> **Document text**
Sen. Mark Miller, D-Monona, told The Associated Press that he expects Gov. Jim Doyle to call a special legislative session Wednesday to approve a draft of the treaty. Doyle has scheduled a news conference Wednesday afternoon in New Berlin to make a “major announcement” on the compact.
The treaty passed the Democratic-controlled state Senate in early March. But Republicans who control the Assembly refused to vote on the compact before the legislative session ended days later.
One of the major sticking points for the GOP was a provision allowing any Great Lakes governor to veto any request to pull water from the lakes. Republicans complained the clause gave other states too much control and could threaten development in southeastern Wisconsin.
Miller, who has spent months working on the compact, revealed few details of the compromise. He said only that the one-governor veto remains in place and a statewide water conservation plan has been scaled back to affect only the Great Lakes basin.
Doyle, a Democrat, has said he would call the Legislature into a special session “in a second” if Democrats and Republicans could strike a compromise.
The governor’s spokeswoman, Jessica Erickson, declined to comment Wednesday morning, saying only that Miller and Rep. Scott Gunderson, R-Waterford, the chairman of the Assembly natural resources committee and a compact opponent, would attend the news conference.
Gunderson declined comment Wednesday morning.
The compact was motivated largely by fears that states in the booming Southwest will try tapping into the lakes, which hold 90 percent of the nation’s fresh surface water, as their populations and political clout grow. The compact also seeks to encourage water conservation in the states and two Canadian provinces around the lakes.
All eight lake states and Congress must ratify the treaty before it can effect. New York, Illinois, Indiana and Minnesota have approved the treaty so far.

> **Data extract**
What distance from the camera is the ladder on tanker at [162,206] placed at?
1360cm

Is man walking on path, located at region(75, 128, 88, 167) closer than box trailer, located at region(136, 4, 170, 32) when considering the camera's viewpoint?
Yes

> **Task set**
**1.** In the article on the Great Lakes water compact, which states have approved the treaty so far?
**2.** Return word for word the passage of the article on the Great Lakes water compact starting with "The treaty passed" and going on through "in southeastern Wisconsin.".

> **Expected results**
**1.** New York, Illinois, Indiana and Minnesota.

**2.**
The treaty passed the Democratic-controlled state Senate in early March. But Republicans who control the Assembly refused to vote on the compact before the legislative session ended days later.
One of the major sticking points for the GOP was a provision allowing any Great Lakes governor to veto any request to pull water from the lakes. Republicans complained the clause gave other states too much control and could threaten development in southeastern Wisconsin.